(Stored entries)

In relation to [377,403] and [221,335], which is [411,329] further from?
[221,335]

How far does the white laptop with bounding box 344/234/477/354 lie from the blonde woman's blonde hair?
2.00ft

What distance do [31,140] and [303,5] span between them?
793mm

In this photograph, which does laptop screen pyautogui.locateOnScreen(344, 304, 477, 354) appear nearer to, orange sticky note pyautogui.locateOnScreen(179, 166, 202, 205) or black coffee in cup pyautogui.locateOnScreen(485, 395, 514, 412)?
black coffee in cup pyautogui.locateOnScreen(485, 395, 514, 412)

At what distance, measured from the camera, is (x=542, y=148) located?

__DESCRIPTION OF THE TASK__:
Retype the stored entries above exactly, beginning with the line that contains "In this photograph, which" and continuing through the last line of the items.

__SOLUTION TO THE PROBLEM__:
In this photograph, which does laptop screen pyautogui.locateOnScreen(344, 304, 477, 354) appear nearer to, orange sticky note pyautogui.locateOnScreen(179, 166, 202, 205) or black coffee in cup pyautogui.locateOnScreen(485, 395, 514, 412)?
black coffee in cup pyautogui.locateOnScreen(485, 395, 514, 412)

At what distance, measured from the camera, is (x=542, y=148) located?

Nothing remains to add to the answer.